## Exercise prompt
Write out every line of the material exactly as it appears.

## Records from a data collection
## start
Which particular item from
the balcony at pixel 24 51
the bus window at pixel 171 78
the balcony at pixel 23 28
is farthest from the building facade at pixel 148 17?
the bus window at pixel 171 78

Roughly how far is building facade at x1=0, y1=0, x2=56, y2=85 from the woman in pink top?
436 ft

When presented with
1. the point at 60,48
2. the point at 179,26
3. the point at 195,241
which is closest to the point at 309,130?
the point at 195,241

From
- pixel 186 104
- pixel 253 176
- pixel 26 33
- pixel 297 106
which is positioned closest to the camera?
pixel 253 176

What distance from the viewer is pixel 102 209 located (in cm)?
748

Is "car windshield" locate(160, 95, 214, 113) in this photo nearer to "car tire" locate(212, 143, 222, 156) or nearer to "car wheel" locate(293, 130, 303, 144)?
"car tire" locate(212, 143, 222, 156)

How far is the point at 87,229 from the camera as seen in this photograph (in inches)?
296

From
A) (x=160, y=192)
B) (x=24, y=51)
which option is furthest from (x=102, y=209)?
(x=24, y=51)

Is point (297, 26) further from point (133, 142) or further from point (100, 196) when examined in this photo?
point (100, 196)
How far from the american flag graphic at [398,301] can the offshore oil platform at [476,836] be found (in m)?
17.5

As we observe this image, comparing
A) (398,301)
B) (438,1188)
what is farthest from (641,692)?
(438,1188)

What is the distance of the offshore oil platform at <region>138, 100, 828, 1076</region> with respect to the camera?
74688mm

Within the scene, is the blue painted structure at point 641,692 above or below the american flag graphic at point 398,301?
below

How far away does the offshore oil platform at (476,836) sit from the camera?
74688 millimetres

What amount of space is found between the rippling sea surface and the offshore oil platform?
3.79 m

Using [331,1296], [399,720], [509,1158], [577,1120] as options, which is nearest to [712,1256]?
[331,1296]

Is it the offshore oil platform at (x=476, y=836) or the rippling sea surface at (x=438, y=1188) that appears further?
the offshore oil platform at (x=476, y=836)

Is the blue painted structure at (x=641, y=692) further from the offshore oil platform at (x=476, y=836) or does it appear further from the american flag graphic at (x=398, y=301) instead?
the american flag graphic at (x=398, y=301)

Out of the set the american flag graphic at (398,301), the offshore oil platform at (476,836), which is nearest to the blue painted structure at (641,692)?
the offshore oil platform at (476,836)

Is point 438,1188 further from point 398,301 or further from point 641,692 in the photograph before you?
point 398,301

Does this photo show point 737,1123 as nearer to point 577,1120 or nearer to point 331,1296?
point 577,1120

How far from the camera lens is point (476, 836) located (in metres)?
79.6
## end
## In response
Which particular item from
the balcony at pixel 24 51
the bus window at pixel 171 78
the balcony at pixel 23 28
is farthest from the building facade at pixel 148 17?
the bus window at pixel 171 78

Roughly how far is building facade at x1=0, y1=0, x2=56, y2=85 from the woman in pink top?
436 ft

When presented with
1. the point at 60,48
2. the point at 179,26
3. the point at 195,241
which is closest to the point at 309,130?
the point at 195,241

From
- pixel 186 104
- pixel 253 176
- pixel 26 33
- pixel 297 106
which is positioned closest to the camera?
pixel 253 176

What distance from the viewer is pixel 102 209 located (in cm)?
748

Is "car windshield" locate(160, 95, 214, 113) in this photo nearer to "car tire" locate(212, 143, 222, 156) or nearer to "car wheel" locate(293, 130, 303, 144)?
"car tire" locate(212, 143, 222, 156)

How far is the point at 87,229 from the camera as seen in this photograph (in inches)?
296

From
A) (x=160, y=192)
B) (x=24, y=51)
which option is furthest from (x=102, y=209)?
(x=24, y=51)

Is point (297, 26) further from point (133, 142) or further from point (100, 196) when examined in this photo?
point (100, 196)
How far from the american flag graphic at [398,301] can the offshore oil platform at [476,836] be found (in m)?
17.5

As we observe this image, comparing
A) (398,301)
B) (438,1188)
what is farthest from (641,692)?
(438,1188)

What is the distance of the offshore oil platform at <region>138, 100, 828, 1076</region> with respect to the camera?
74688mm

Within the scene, is the blue painted structure at point 641,692 above or below the american flag graphic at point 398,301?
below

How far away does the offshore oil platform at (476,836) sit from the camera?
74688 millimetres

What amount of space is found between the rippling sea surface and the offshore oil platform?
3.79 m

Using [331,1296], [399,720], [509,1158], [577,1120] as options, which is nearest to [712,1256]?
[331,1296]

Is it the offshore oil platform at (x=476, y=836) or the rippling sea surface at (x=438, y=1188) that appears further?
the offshore oil platform at (x=476, y=836)

Is the blue painted structure at (x=641, y=692) further from the offshore oil platform at (x=476, y=836) or does it appear further from the american flag graphic at (x=398, y=301) instead?
the american flag graphic at (x=398, y=301)

Out of the set the american flag graphic at (398,301), the offshore oil platform at (476,836), which is nearest to the blue painted structure at (641,692)?
the offshore oil platform at (476,836)

Is point 438,1188 further from point 398,301 or further from point 641,692 in the photograph before you?
point 398,301

Does this photo show point 737,1123 as nearer to point 577,1120 or nearer to point 331,1296?
point 577,1120

How far from the camera lens is point (476, 836) located (in metres)?
79.6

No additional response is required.